The space is just in its visioning infancy, so it’s hard to say how it will actually be utilized and whether dance will be a priority. Still, it’s exciting to imagine, even if the timeline, from idea to open doors, might be glacial to artists hungry for a new home.

Could a cash infusion speed things along?

Could we potentially create new public funding streams to support artists and the infrastructure necessary to support them?

In 2012, Portland voters passed a $35 per person income tax for city residents, the Arts Education and Access Fund. In 2014 the fund garnered $8 million for the arts and education, much of which was funneled to the Regional Arts and Culture Council and its collaborative partner, the Right Brain Initiative. (The city of Portland essentially gave over the majority of its arts management to these nonprofits that were already doing a bang-up job of it.)

For more than 10 years, a Cleveland cigarette tax has raised more than $15 million in arts funding for the region each year.

And in 2008, Minnesota arts advocates banded together with sportsmen and environmental activists to run a campaign that resulted in the Clean Water, Land and Legacy Amendment, which amended the state constitution to provide a dedicated sales tax to protect clean water, wildlife habitats, arts and culture, and parks and trails. In 2012, the tax generated $52.6 million for the arts.

Maybe it’s not just about capital, but cooperation.

Could the Eugene dance community come together to sponsor a tour or to host a dance series similar to the Oregon Bach Festival? Granted, that organization has a long and illustrious history, but what about a community-wide effort on a smaller scale? Oregon Contemporary Theatre has its NW10 curated playwriting series. What about something like that, but for dance?

Eugene’s challenge isn’t isolated, but its solution could be unique: How about a 1 percent charge on every ticket to a local sporting event that goes towards dance? (Because I have a sneaking suspicion that the reason sports are so fun to watch is that they are dance-like. There, I said it.)

The Next Generation

Dance is fragile. And for most, dance-making is a volunteer gig.

Although small statewide pockets of cash ($1,000-5,000) are available to successful grant applicants, these limited funds are almost uniformly project-based, and most require 501(c) (3) nonprofit status to apply. Although some grantors are loosening restrictions, on a statewide level, many funders won’t look at requests from organizations with an operating budget of less than $100,000.

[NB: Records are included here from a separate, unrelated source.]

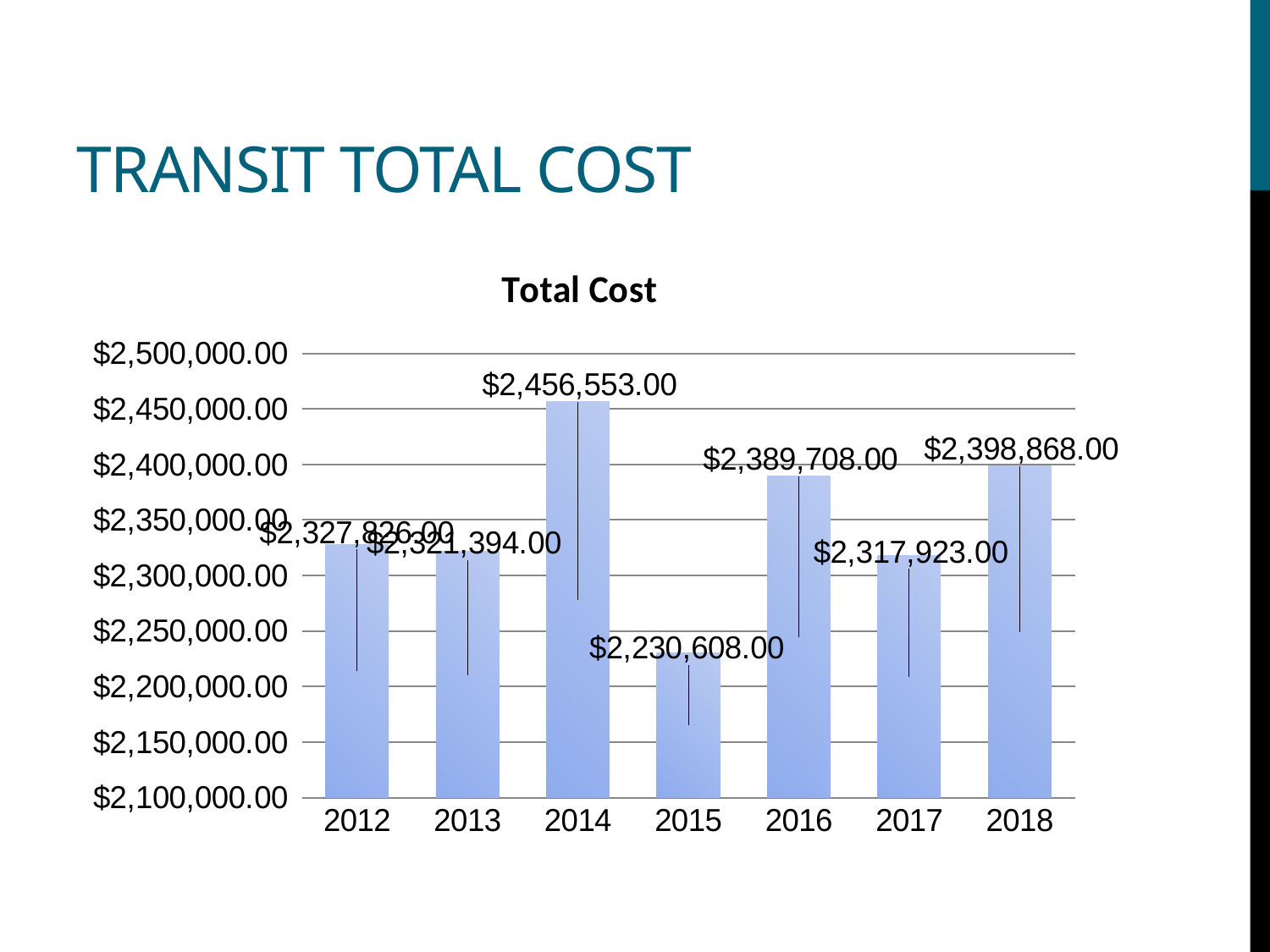
What is the Total Cost value for 2017? $2,317,923.00 How many years are shown on the x axis of the Total Cost chart? 7 What kind of chart is used to show Total Cost? bar chart From 2014 to 2015, does the Total Cost rise or fall? fall Which year has a larger Total Cost, 2014 or 2016? 2014 Is the Total Cost value for 2012 greater or less than $2,300,000.00? greater Which year has the highest Total Cost? 2014 What is the Total Cost value for 2014? $2,456,553.00 Which year has the lowest Total Cost? 2015 What is the Total Cost value for 2015? $2,230,608.00 What is the difference between the Total Cost for 2014 and 2015? $225,945.00 What is the Total Cost value for 2018? $2,398,868.00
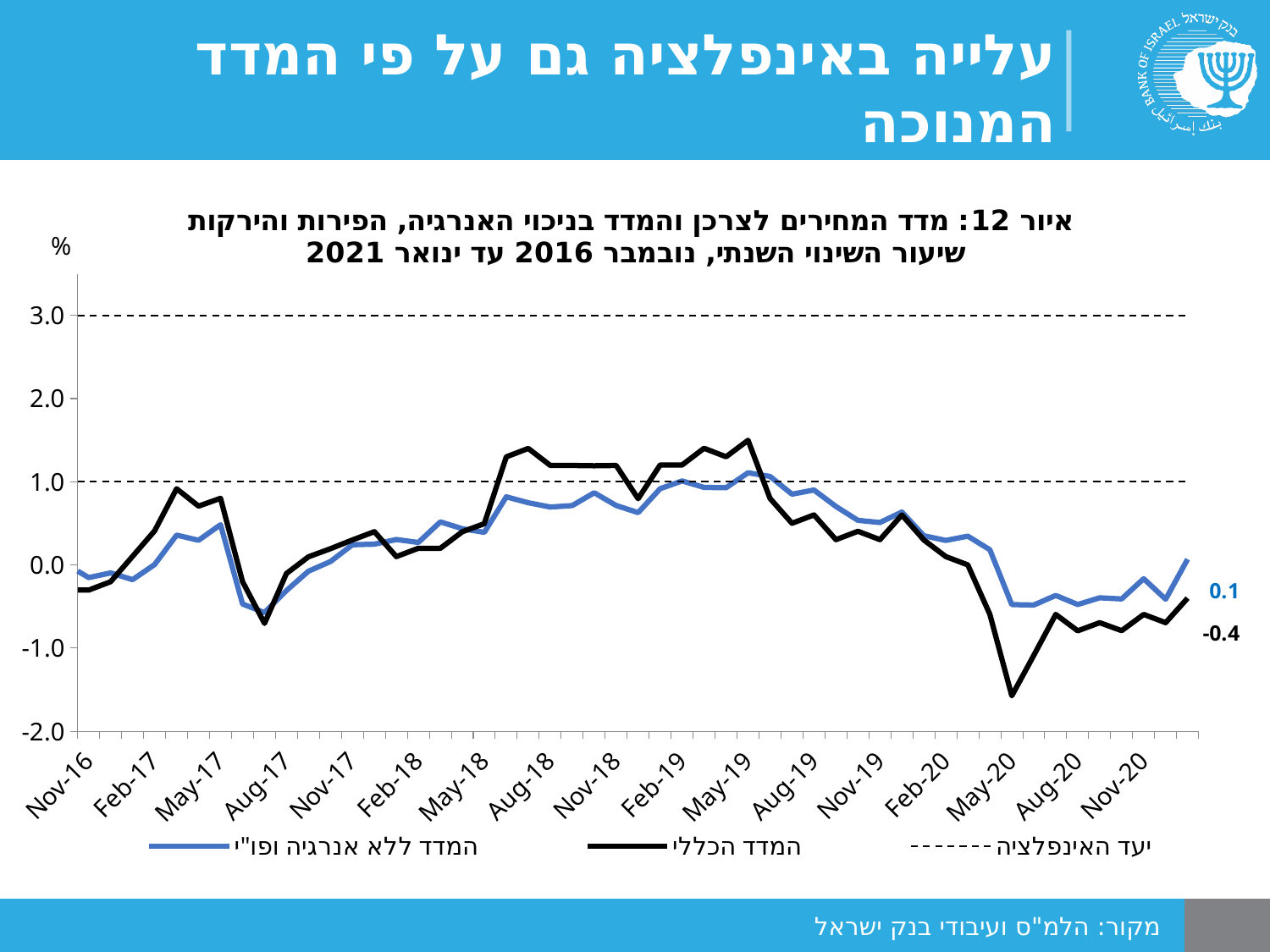
What kind of chart is shown on the slide? Line chart Is the value of המדד הכללי at May-19 greater or less than 1.0? greater Is the value of המדד ללא אנרגיה ופו"י at Aug-20 greater or less than 0.0? less What is the final data label shown for the black line (המדד הכללי)? -0.4 How many entries does the legend list? 3 Which line reaches the lowest point on the chart: המדד הכללי or המדד ללא אנרגיה ופו"י? המדד הכללי Which line reaches the highest point on the chart: המדד הכללי or המדד ללא אנרגיה ופו"י? המדד הכללי What is the difference between the final labelled values of the two lines (0.1 and -0.4)? 0.5 At the end of the series, which line has the higher value: המדד הכללי or המדד ללא אנרגיה ופו"י? המדד ללא אנרגיה ופו"י What is the final data label shown for the blue line (המדד ללא אנרגיה ופו"י)? 0.1 At what two values are the dashed inflation target (יעד האינפלציה) lines drawn? 1.0 and 3.0 Is the value of המדד הכללי at May-20 greater or less than -1.0? less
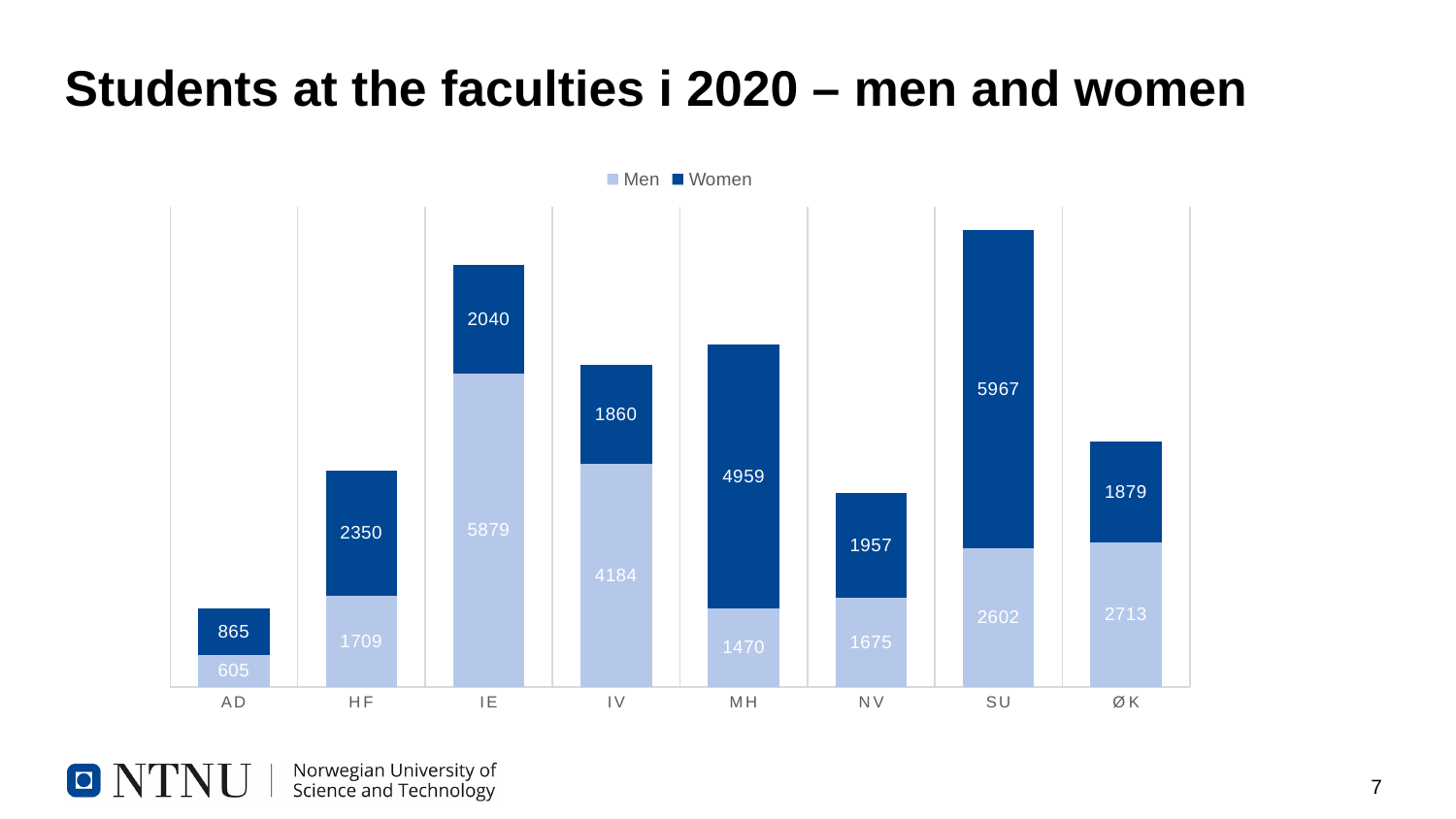
What kind of chart is shown on the slide? Stacked bar chart What is the total number of students at the AD faculty? 1470 How many women students are at the SU faculty? 5967 How many faculties are shown on the x axis? 8 Which is larger at the ØK faculty, the number of men or the number of women? Men Which faculty has the lowest number of men students? AD Which faculty has the highest number of women students? SU How many series does the legend list? 2 How many men students are at the IE faculty? 5879 How many men students are at the MH faculty? 1470 What is the total number of students at the HF faculty? 4059 What is the difference between the number of women and men at the MH faculty? 3489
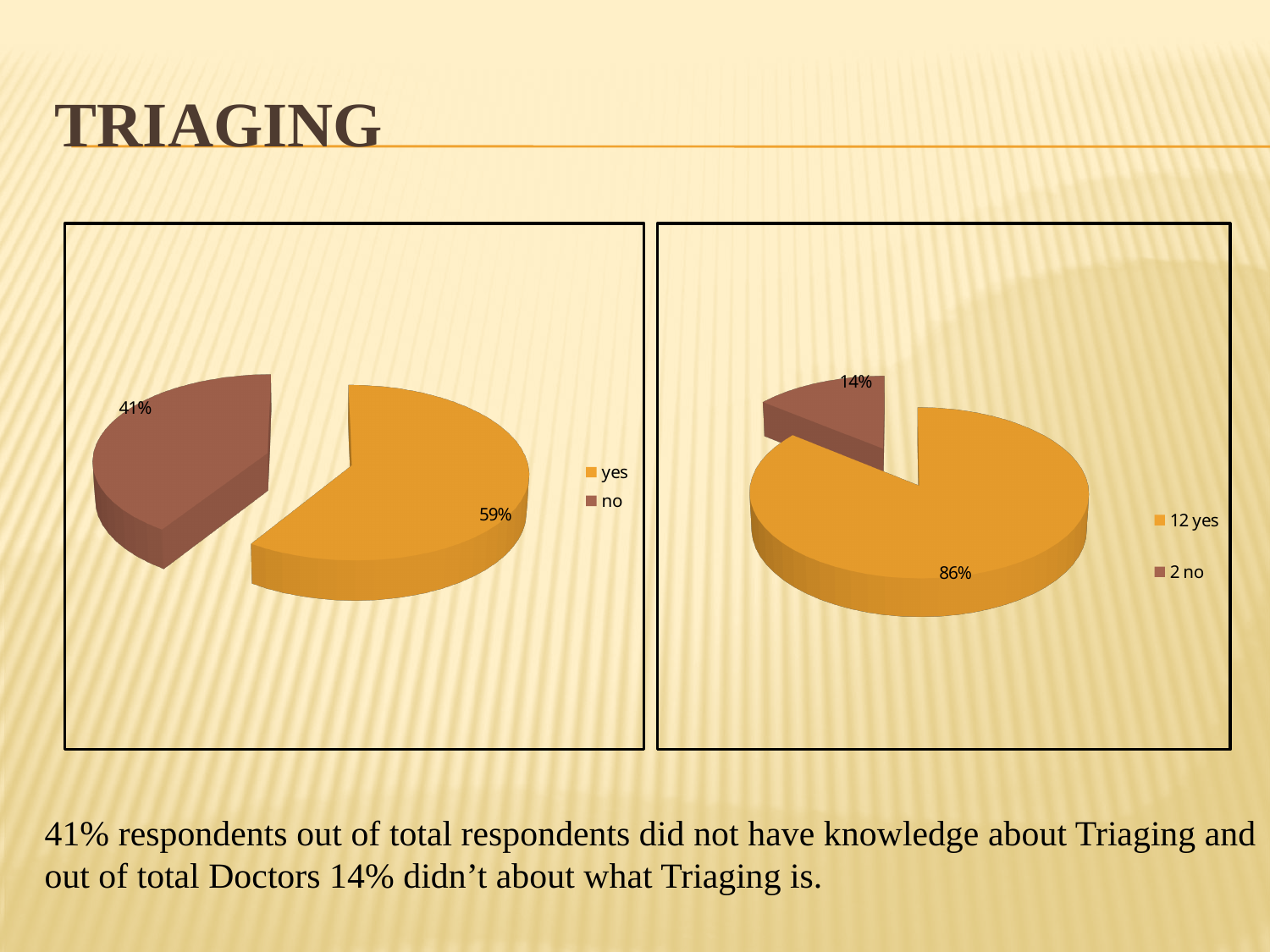
In the right pie chart, which slice is the smallest? 2 no In the right pie chart, what is the difference between the "12 yes" and "2 no" shares? 72% How many slices does the right pie chart have? 2 In the left pie chart, what share is labelled for "no"? 41% What are the legend entries of the right pie chart? 12 yes, 2 no In the left pie chart, what share is labelled for "yes"? 59% In the left pie chart, which slice is the largest? yes Which is larger: the "no" share in the left pie chart or the "2 no" share in the right pie chart? no (left chart) What type of chart is shown on the left of the slide? Pie chart In the right pie chart, what share is labelled for "12 yes"? 86% In the left pie chart, what is the difference between the "yes" and "no" shares? 18%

Locally, designated funds that are not open for application provide some ongoing support to specific programs, including EBC and maintaining and improving the Hult Center itself. The largest local competitive grant, the Hult endowment, according to its guidelines provided by the Oregon Community Foundation, funds organizations “that represent traditional art forms,” with a minimum expense budget of $200,000 per year. (To an emerging choreographer who is sweating to come up with $15-$25 per hour for studio time, that figure likely sounds like a Mars landing.)

But a healthy arts community needs both small and large organizations. It’s not a competition for audience dollars; it’s about introducing audiences to a wider way of seeing.

That’s why an infusion of meaningful new work from around the country and around the world is so important. It initiates. It inspires.

And who knows how to quantify the potential ramifications of that?

In my 20-plus years writing about dance, I’ve had the opportunity to interview many arts-makers, some really big names in the world of theater and dance. And a favorite question to ask is: “What was your earliest inspiration?”

Invariably, superstars in their fields can remember the moment, as a child, when something amazing came through town and they had the chance to see it.

As we embark on the performance year, I’ll enjoy the many and varied offerings the Eugene dance scene has to offer. I’ll donate to my favorite dance organizations and do my best to advocate for dance of all kinds.

I’ll look forward to my trips to Portland, Seattle, San Francisco and NYC to see national and international dance.

And I’ll cherish my memory of seeing dancer David Parsons, seemingly frozen in mid-air, on the Hult Center’s Silva stage.